# EXERCISE BRIEF
Reproduce every one of the following lines verbatim, without altering any character.

# PROVIDED RECORDS
<<<<
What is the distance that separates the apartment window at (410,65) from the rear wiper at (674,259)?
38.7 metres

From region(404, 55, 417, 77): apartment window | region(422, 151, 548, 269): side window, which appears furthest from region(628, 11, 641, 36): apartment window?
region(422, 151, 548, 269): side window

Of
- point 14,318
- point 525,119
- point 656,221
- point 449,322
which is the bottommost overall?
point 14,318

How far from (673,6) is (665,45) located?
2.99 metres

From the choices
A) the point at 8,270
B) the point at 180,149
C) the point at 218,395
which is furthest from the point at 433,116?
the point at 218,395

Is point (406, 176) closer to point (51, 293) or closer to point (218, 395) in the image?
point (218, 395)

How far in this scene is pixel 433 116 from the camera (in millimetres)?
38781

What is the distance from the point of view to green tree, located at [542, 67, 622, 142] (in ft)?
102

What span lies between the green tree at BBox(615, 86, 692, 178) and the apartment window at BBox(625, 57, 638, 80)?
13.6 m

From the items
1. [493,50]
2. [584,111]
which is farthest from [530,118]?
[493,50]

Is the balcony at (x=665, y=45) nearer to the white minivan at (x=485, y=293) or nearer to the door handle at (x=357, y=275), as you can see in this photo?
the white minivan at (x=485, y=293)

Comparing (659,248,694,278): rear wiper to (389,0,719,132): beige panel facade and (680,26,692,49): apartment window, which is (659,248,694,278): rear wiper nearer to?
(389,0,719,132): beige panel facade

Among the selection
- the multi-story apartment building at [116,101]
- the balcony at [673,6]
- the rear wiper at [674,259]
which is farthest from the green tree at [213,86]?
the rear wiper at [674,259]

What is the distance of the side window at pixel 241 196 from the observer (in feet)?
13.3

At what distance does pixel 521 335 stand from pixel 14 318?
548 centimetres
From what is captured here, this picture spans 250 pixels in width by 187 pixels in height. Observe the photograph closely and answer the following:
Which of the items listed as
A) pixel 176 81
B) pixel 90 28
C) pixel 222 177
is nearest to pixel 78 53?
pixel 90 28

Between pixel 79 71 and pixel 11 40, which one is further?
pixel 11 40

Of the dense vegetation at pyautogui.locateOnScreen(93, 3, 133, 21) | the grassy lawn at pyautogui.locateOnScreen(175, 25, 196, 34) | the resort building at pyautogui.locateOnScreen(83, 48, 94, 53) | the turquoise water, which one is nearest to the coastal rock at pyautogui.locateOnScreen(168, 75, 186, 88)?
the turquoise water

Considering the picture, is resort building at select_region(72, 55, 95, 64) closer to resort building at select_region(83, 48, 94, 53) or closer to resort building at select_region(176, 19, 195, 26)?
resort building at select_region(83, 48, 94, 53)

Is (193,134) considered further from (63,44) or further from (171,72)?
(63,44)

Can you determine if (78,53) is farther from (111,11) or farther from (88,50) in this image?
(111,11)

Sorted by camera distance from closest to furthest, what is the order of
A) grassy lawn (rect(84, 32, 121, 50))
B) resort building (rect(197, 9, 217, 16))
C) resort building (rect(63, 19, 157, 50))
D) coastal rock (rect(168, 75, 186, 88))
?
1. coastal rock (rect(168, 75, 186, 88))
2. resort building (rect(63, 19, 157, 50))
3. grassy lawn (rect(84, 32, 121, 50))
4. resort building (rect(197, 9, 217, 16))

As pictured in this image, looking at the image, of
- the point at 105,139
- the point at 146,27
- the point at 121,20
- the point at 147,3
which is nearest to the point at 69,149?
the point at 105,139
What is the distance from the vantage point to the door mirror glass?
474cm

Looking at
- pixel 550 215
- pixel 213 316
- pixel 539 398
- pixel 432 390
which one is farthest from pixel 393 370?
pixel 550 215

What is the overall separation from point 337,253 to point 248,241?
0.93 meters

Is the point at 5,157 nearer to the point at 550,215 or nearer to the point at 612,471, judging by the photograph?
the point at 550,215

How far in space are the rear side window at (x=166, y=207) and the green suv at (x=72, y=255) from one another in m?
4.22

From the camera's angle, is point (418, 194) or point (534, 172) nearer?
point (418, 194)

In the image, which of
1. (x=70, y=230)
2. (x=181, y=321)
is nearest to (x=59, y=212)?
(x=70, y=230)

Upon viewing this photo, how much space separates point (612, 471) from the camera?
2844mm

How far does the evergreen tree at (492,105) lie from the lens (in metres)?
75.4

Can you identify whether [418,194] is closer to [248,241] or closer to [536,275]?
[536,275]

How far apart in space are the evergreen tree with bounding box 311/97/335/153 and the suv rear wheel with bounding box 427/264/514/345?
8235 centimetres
>>>>
# EXERCISE OUTPUT
What is the distance that separates the apartment window at (410,65) from the rear wiper at (674,259)?
38.7 metres

From region(404, 55, 417, 77): apartment window | region(422, 151, 548, 269): side window, which appears furthest from region(628, 11, 641, 36): apartment window?
region(422, 151, 548, 269): side window

Of
- point 14,318
- point 525,119
- point 656,221
- point 449,322
which is the bottommost overall?
point 14,318

How far from (673,6) is (665,45) located?
2.99 metres

From the choices
A) the point at 8,270
B) the point at 180,149
C) the point at 218,395
which is furthest from the point at 433,116?
the point at 218,395

Is point (406, 176) closer to point (51, 293) or closer to point (218, 395) in the image?
point (218, 395)

How far in this scene is pixel 433 116 from the camera (in millimetres)?
38781

What is the distance from the point of view to green tree, located at [542, 67, 622, 142] (in ft)?
102

What span lies between the green tree at BBox(615, 86, 692, 178) and the apartment window at BBox(625, 57, 638, 80)?
13.6 m

From the items
1. [493,50]
2. [584,111]
which is farthest from [530,118]?
[493,50]

Is the balcony at (x=665, y=45) nearer to the white minivan at (x=485, y=293) or nearer to the door handle at (x=357, y=275), as you can see in this photo?
the white minivan at (x=485, y=293)

Comparing (659,248,694,278): rear wiper to (389,0,719,132): beige panel facade and (680,26,692,49): apartment window, which is (659,248,694,278): rear wiper nearer to?
(389,0,719,132): beige panel facade

Among the selection
- the multi-story apartment building at [116,101]
- the balcony at [673,6]
- the rear wiper at [674,259]
which is farthest from the green tree at [213,86]?
the rear wiper at [674,259]

What is the distance of the side window at pixel 241 196 from the observer (in feet)?
13.3

At what distance does pixel 521 335 stand from pixel 14 318?
548 centimetres
From what is captured here, this picture spans 250 pixels in width by 187 pixels in height. Observe the photograph closely and answer the following:
Which of the items listed as
A) pixel 176 81
B) pixel 90 28
C) pixel 222 177
is nearest to pixel 78 53?
pixel 90 28

Between pixel 79 71 and pixel 11 40, which one is further?
pixel 11 40

Of the dense vegetation at pyautogui.locateOnScreen(93, 3, 133, 21) | the grassy lawn at pyautogui.locateOnScreen(175, 25, 196, 34) | the resort building at pyautogui.locateOnScreen(83, 48, 94, 53) | the turquoise water, which one is nearest to the coastal rock at pyautogui.locateOnScreen(168, 75, 186, 88)?
the turquoise water

Considering the picture, is resort building at select_region(72, 55, 95, 64) closer to resort building at select_region(83, 48, 94, 53) or closer to resort building at select_region(176, 19, 195, 26)?
resort building at select_region(83, 48, 94, 53)

Is (193,134) considered further from (63,44) or further from (171,72)?
(63,44)

Can you determine if (78,53) is farther from (111,11) or farther from (88,50) in this image?
(111,11)

Sorted by camera distance from closest to furthest, what is the order of
A) grassy lawn (rect(84, 32, 121, 50))
B) resort building (rect(197, 9, 217, 16))
C) resort building (rect(63, 19, 157, 50))
D) coastal rock (rect(168, 75, 186, 88))
?
1. coastal rock (rect(168, 75, 186, 88))
2. resort building (rect(63, 19, 157, 50))
3. grassy lawn (rect(84, 32, 121, 50))
4. resort building (rect(197, 9, 217, 16))

As pictured in this image, looking at the image, of
- the point at 105,139
- the point at 146,27
- the point at 121,20
- the point at 147,3
which is nearest to the point at 69,149?
the point at 105,139
What is the distance from the vantage point to the door mirror glass?
474cm

Looking at
- pixel 550 215
- pixel 213 316
- pixel 539 398
- pixel 432 390
which one is farthest from pixel 393 370?
pixel 550 215

What is the overall separation from point 337,253 to point 248,241?
0.93 meters

Is the point at 5,157 nearer to the point at 550,215 or nearer to the point at 612,471, judging by the photograph?
the point at 550,215

How far in space are the rear side window at (x=166, y=207) and the green suv at (x=72, y=255) from one another in m?
4.22

From the camera's angle, is point (418, 194) or point (534, 172) nearer?
point (418, 194)

In the image, which of
1. (x=70, y=230)
2. (x=181, y=321)
is nearest to (x=59, y=212)?
(x=70, y=230)

Upon viewing this photo, how much space separates point (612, 471) from the camera?
2844mm

How far does the evergreen tree at (492,105) lie from the lens (in metres)?
75.4

Can you identify whether [418,194] is closer to [248,241] or closer to [536,275]?
[536,275]

How far apart in space are the evergreen tree with bounding box 311/97/335/153 and the suv rear wheel with bounding box 427/264/514/345?
8235 centimetres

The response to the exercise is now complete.